**SUPPLIED TEXT**

What I meant was, e.g.

n = 3;


Array[a, {n}] . Array[1 & , {n}] <= Norm[Array[a, {n}]]*
    Norm[Array[1 & , {n}]]

a[1] + a[2] + a[3] <= Sqrt[3]*
    Sqrt[Abs[a[1]]^2 + Abs[a[2]]^2 + Abs[a[3]]^2]

Andrzej


Chiba, Japan
http://www.mimuw.edu.pl/~akoz/



On 2 Apr 2004, at 13:08, DrBob wrote:

> I think this equality does it very nicely. Not sure how we'd use 
> either of the others.
>
> http://mathworld.wolfram.com/ChebyshevSumInequality.html
>
> Anyway, thanks for the extra insights, all of you.
>
> Bobby
>
> On Fri, 2 Apr 2004 10:51:28 +0800, Paul Abbott 
> <paul at physics.uwa.edu.au> wrote:
>
>> On 2/4/04, Andrzej Kozlowski wrote:
>>
>>> Actually one can use Paul's argument to prove the following stronger 
>>> statement:
>>>
>>> Sum[(Subscript[x,i]/(1 + Sum[Subscript[x,j]^2, {j, i}]))^2, {i, n}] 
>>> < 1
>>>
>>> for every positive integer n.
>>>
>>> It is easy to see that this implies the inequality in the original 
>>> problem (use Schwarz's inequality).
>>
>> MathWorld only gives the integral form at
>>
>>    http://mathworld.wolfram.com/SchwarzsInequality.html
>>
>> The required form of the inequality is at
>>
>>    http://mathworld.wolfram.com/CauchysInequality.html
>>
>>> Moreover, the proof is easier since the inductive step is now 
>>> trivial.

**WORK TO COMPLETE**
Print the passage of the inequality thread above that opens with the words containing "Chiba, Japan" and closes with "of the others.", reproducing it character for character.

**RECORDED INFORMATION**
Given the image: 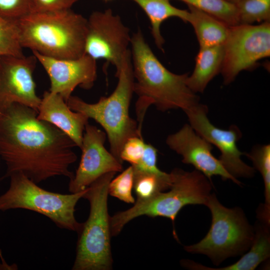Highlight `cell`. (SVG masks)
<instances>
[{"label": "cell", "mask_w": 270, "mask_h": 270, "mask_svg": "<svg viewBox=\"0 0 270 270\" xmlns=\"http://www.w3.org/2000/svg\"><path fill=\"white\" fill-rule=\"evenodd\" d=\"M130 44L134 90L138 96L136 113L140 131L150 105L162 112L178 108L185 112L199 102V97L187 84L188 74H176L168 70L154 55L140 30L132 36Z\"/></svg>", "instance_id": "2"}, {"label": "cell", "mask_w": 270, "mask_h": 270, "mask_svg": "<svg viewBox=\"0 0 270 270\" xmlns=\"http://www.w3.org/2000/svg\"><path fill=\"white\" fill-rule=\"evenodd\" d=\"M34 12V0H0V15L16 22Z\"/></svg>", "instance_id": "27"}, {"label": "cell", "mask_w": 270, "mask_h": 270, "mask_svg": "<svg viewBox=\"0 0 270 270\" xmlns=\"http://www.w3.org/2000/svg\"><path fill=\"white\" fill-rule=\"evenodd\" d=\"M9 178L8 188L0 195V212L20 208L34 211L46 216L60 228L79 232L82 223L76 218V206L86 188L62 194L44 189L22 173Z\"/></svg>", "instance_id": "7"}, {"label": "cell", "mask_w": 270, "mask_h": 270, "mask_svg": "<svg viewBox=\"0 0 270 270\" xmlns=\"http://www.w3.org/2000/svg\"><path fill=\"white\" fill-rule=\"evenodd\" d=\"M116 172L106 173L86 188L83 198L90 213L79 232L73 270H109L112 265L108 208V186Z\"/></svg>", "instance_id": "6"}, {"label": "cell", "mask_w": 270, "mask_h": 270, "mask_svg": "<svg viewBox=\"0 0 270 270\" xmlns=\"http://www.w3.org/2000/svg\"><path fill=\"white\" fill-rule=\"evenodd\" d=\"M37 118L48 122L66 133L80 148L84 131L89 118L72 110L59 94L50 91L44 92L38 110Z\"/></svg>", "instance_id": "16"}, {"label": "cell", "mask_w": 270, "mask_h": 270, "mask_svg": "<svg viewBox=\"0 0 270 270\" xmlns=\"http://www.w3.org/2000/svg\"><path fill=\"white\" fill-rule=\"evenodd\" d=\"M116 76L118 82L108 96H102L98 102L89 104L72 96L66 104L72 110L94 120L104 128L109 141L110 152L122 164L120 154L124 142L132 136L142 137L137 122L129 114L134 82L130 50Z\"/></svg>", "instance_id": "4"}, {"label": "cell", "mask_w": 270, "mask_h": 270, "mask_svg": "<svg viewBox=\"0 0 270 270\" xmlns=\"http://www.w3.org/2000/svg\"><path fill=\"white\" fill-rule=\"evenodd\" d=\"M50 80V92L60 95L66 102L78 86L91 88L97 78L96 60L86 54L74 59H58L32 52Z\"/></svg>", "instance_id": "14"}, {"label": "cell", "mask_w": 270, "mask_h": 270, "mask_svg": "<svg viewBox=\"0 0 270 270\" xmlns=\"http://www.w3.org/2000/svg\"><path fill=\"white\" fill-rule=\"evenodd\" d=\"M254 164V168L261 174L264 186L265 202L259 212V218L270 224V144L256 145L244 154Z\"/></svg>", "instance_id": "21"}, {"label": "cell", "mask_w": 270, "mask_h": 270, "mask_svg": "<svg viewBox=\"0 0 270 270\" xmlns=\"http://www.w3.org/2000/svg\"><path fill=\"white\" fill-rule=\"evenodd\" d=\"M188 6L190 12L188 22L194 30L200 48L224 44L228 38L230 26L208 14Z\"/></svg>", "instance_id": "19"}, {"label": "cell", "mask_w": 270, "mask_h": 270, "mask_svg": "<svg viewBox=\"0 0 270 270\" xmlns=\"http://www.w3.org/2000/svg\"><path fill=\"white\" fill-rule=\"evenodd\" d=\"M37 61L34 54L0 56V107L18 103L38 112L41 98L33 78Z\"/></svg>", "instance_id": "13"}, {"label": "cell", "mask_w": 270, "mask_h": 270, "mask_svg": "<svg viewBox=\"0 0 270 270\" xmlns=\"http://www.w3.org/2000/svg\"><path fill=\"white\" fill-rule=\"evenodd\" d=\"M190 124L194 130L220 152L219 160L228 172L232 176L250 178L254 176L255 169L246 164L242 152L237 146L242 136L240 128L234 124L227 130L214 126L208 117V107L200 102L184 112Z\"/></svg>", "instance_id": "11"}, {"label": "cell", "mask_w": 270, "mask_h": 270, "mask_svg": "<svg viewBox=\"0 0 270 270\" xmlns=\"http://www.w3.org/2000/svg\"><path fill=\"white\" fill-rule=\"evenodd\" d=\"M269 226L263 222L258 224L250 250L234 264L220 268H212L188 260H181V264L184 268L195 270H254L270 257Z\"/></svg>", "instance_id": "17"}, {"label": "cell", "mask_w": 270, "mask_h": 270, "mask_svg": "<svg viewBox=\"0 0 270 270\" xmlns=\"http://www.w3.org/2000/svg\"><path fill=\"white\" fill-rule=\"evenodd\" d=\"M84 131L80 160L68 184L70 193L84 190L106 173L122 170V164L104 147L106 132L88 123Z\"/></svg>", "instance_id": "12"}, {"label": "cell", "mask_w": 270, "mask_h": 270, "mask_svg": "<svg viewBox=\"0 0 270 270\" xmlns=\"http://www.w3.org/2000/svg\"><path fill=\"white\" fill-rule=\"evenodd\" d=\"M138 4L148 16L151 25V33L156 46L163 50L164 40L160 32L162 24L166 20L176 17L188 22L189 10L177 8L170 0H128Z\"/></svg>", "instance_id": "20"}, {"label": "cell", "mask_w": 270, "mask_h": 270, "mask_svg": "<svg viewBox=\"0 0 270 270\" xmlns=\"http://www.w3.org/2000/svg\"><path fill=\"white\" fill-rule=\"evenodd\" d=\"M146 144L142 137L132 136L124 142L120 154V159L136 166L140 162Z\"/></svg>", "instance_id": "28"}, {"label": "cell", "mask_w": 270, "mask_h": 270, "mask_svg": "<svg viewBox=\"0 0 270 270\" xmlns=\"http://www.w3.org/2000/svg\"><path fill=\"white\" fill-rule=\"evenodd\" d=\"M134 188L137 200L148 199L169 189L172 182L171 172L155 173L134 170Z\"/></svg>", "instance_id": "22"}, {"label": "cell", "mask_w": 270, "mask_h": 270, "mask_svg": "<svg viewBox=\"0 0 270 270\" xmlns=\"http://www.w3.org/2000/svg\"><path fill=\"white\" fill-rule=\"evenodd\" d=\"M205 206L212 214L210 229L200 242L184 246V249L190 253L204 254L216 265L247 250L254 232L243 211L239 208L225 207L214 194H210Z\"/></svg>", "instance_id": "8"}, {"label": "cell", "mask_w": 270, "mask_h": 270, "mask_svg": "<svg viewBox=\"0 0 270 270\" xmlns=\"http://www.w3.org/2000/svg\"><path fill=\"white\" fill-rule=\"evenodd\" d=\"M134 170L131 166L112 179L108 186V194L128 204H134L132 194L134 188Z\"/></svg>", "instance_id": "26"}, {"label": "cell", "mask_w": 270, "mask_h": 270, "mask_svg": "<svg viewBox=\"0 0 270 270\" xmlns=\"http://www.w3.org/2000/svg\"><path fill=\"white\" fill-rule=\"evenodd\" d=\"M158 150L152 144H146L143 156L138 164L132 166L134 170L155 173L162 172L157 166Z\"/></svg>", "instance_id": "29"}, {"label": "cell", "mask_w": 270, "mask_h": 270, "mask_svg": "<svg viewBox=\"0 0 270 270\" xmlns=\"http://www.w3.org/2000/svg\"></svg>", "instance_id": "33"}, {"label": "cell", "mask_w": 270, "mask_h": 270, "mask_svg": "<svg viewBox=\"0 0 270 270\" xmlns=\"http://www.w3.org/2000/svg\"><path fill=\"white\" fill-rule=\"evenodd\" d=\"M166 144L182 156L183 163L192 165L210 182L213 176H218L223 180H230L241 185L240 182L230 174L219 159L213 155L212 144L190 124H184L177 132L168 136Z\"/></svg>", "instance_id": "15"}, {"label": "cell", "mask_w": 270, "mask_h": 270, "mask_svg": "<svg viewBox=\"0 0 270 270\" xmlns=\"http://www.w3.org/2000/svg\"><path fill=\"white\" fill-rule=\"evenodd\" d=\"M224 54V44L200 48L194 71L186 80L193 92H203L208 83L220 72Z\"/></svg>", "instance_id": "18"}, {"label": "cell", "mask_w": 270, "mask_h": 270, "mask_svg": "<svg viewBox=\"0 0 270 270\" xmlns=\"http://www.w3.org/2000/svg\"><path fill=\"white\" fill-rule=\"evenodd\" d=\"M221 20L229 26L239 24L236 4L226 0H178Z\"/></svg>", "instance_id": "23"}, {"label": "cell", "mask_w": 270, "mask_h": 270, "mask_svg": "<svg viewBox=\"0 0 270 270\" xmlns=\"http://www.w3.org/2000/svg\"><path fill=\"white\" fill-rule=\"evenodd\" d=\"M16 23L23 48L58 59L85 54L87 18L70 8L32 12Z\"/></svg>", "instance_id": "3"}, {"label": "cell", "mask_w": 270, "mask_h": 270, "mask_svg": "<svg viewBox=\"0 0 270 270\" xmlns=\"http://www.w3.org/2000/svg\"><path fill=\"white\" fill-rule=\"evenodd\" d=\"M22 48L16 22L8 20L0 15V56H23Z\"/></svg>", "instance_id": "25"}, {"label": "cell", "mask_w": 270, "mask_h": 270, "mask_svg": "<svg viewBox=\"0 0 270 270\" xmlns=\"http://www.w3.org/2000/svg\"><path fill=\"white\" fill-rule=\"evenodd\" d=\"M131 37L129 28L111 9L94 12L87 19L85 54L106 60L117 71L130 50Z\"/></svg>", "instance_id": "10"}, {"label": "cell", "mask_w": 270, "mask_h": 270, "mask_svg": "<svg viewBox=\"0 0 270 270\" xmlns=\"http://www.w3.org/2000/svg\"><path fill=\"white\" fill-rule=\"evenodd\" d=\"M172 182L167 192H159L150 198L137 200L130 208L110 216L112 236L118 235L124 226L142 216H162L173 224L180 211L188 204L205 205L212 189V182L197 170L185 171L175 168L172 172Z\"/></svg>", "instance_id": "5"}, {"label": "cell", "mask_w": 270, "mask_h": 270, "mask_svg": "<svg viewBox=\"0 0 270 270\" xmlns=\"http://www.w3.org/2000/svg\"><path fill=\"white\" fill-rule=\"evenodd\" d=\"M34 109L18 103L0 107V158L6 170L0 180L22 173L36 184L58 176L70 180L77 160L73 140Z\"/></svg>", "instance_id": "1"}, {"label": "cell", "mask_w": 270, "mask_h": 270, "mask_svg": "<svg viewBox=\"0 0 270 270\" xmlns=\"http://www.w3.org/2000/svg\"><path fill=\"white\" fill-rule=\"evenodd\" d=\"M235 4L239 24L270 22V0H240Z\"/></svg>", "instance_id": "24"}, {"label": "cell", "mask_w": 270, "mask_h": 270, "mask_svg": "<svg viewBox=\"0 0 270 270\" xmlns=\"http://www.w3.org/2000/svg\"><path fill=\"white\" fill-rule=\"evenodd\" d=\"M104 0V1H105V2H108V1L112 0Z\"/></svg>", "instance_id": "32"}, {"label": "cell", "mask_w": 270, "mask_h": 270, "mask_svg": "<svg viewBox=\"0 0 270 270\" xmlns=\"http://www.w3.org/2000/svg\"><path fill=\"white\" fill-rule=\"evenodd\" d=\"M224 48L220 72L224 84H229L240 72L252 70L260 60L270 56V22L230 26Z\"/></svg>", "instance_id": "9"}, {"label": "cell", "mask_w": 270, "mask_h": 270, "mask_svg": "<svg viewBox=\"0 0 270 270\" xmlns=\"http://www.w3.org/2000/svg\"><path fill=\"white\" fill-rule=\"evenodd\" d=\"M226 0L235 4L236 2H238V1H240V0Z\"/></svg>", "instance_id": "31"}, {"label": "cell", "mask_w": 270, "mask_h": 270, "mask_svg": "<svg viewBox=\"0 0 270 270\" xmlns=\"http://www.w3.org/2000/svg\"><path fill=\"white\" fill-rule=\"evenodd\" d=\"M78 0H34V12L56 11L69 9Z\"/></svg>", "instance_id": "30"}]
</instances>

**RESULT OF THE EXERCISE**
Chiba, Japan
http://www.mimuw.edu.pl/~akoz/



On 2 Apr 2004, at 13:08, DrBob wrote:

> I think this equality does it very nicely. Not sure how we'd use 
> either of the others.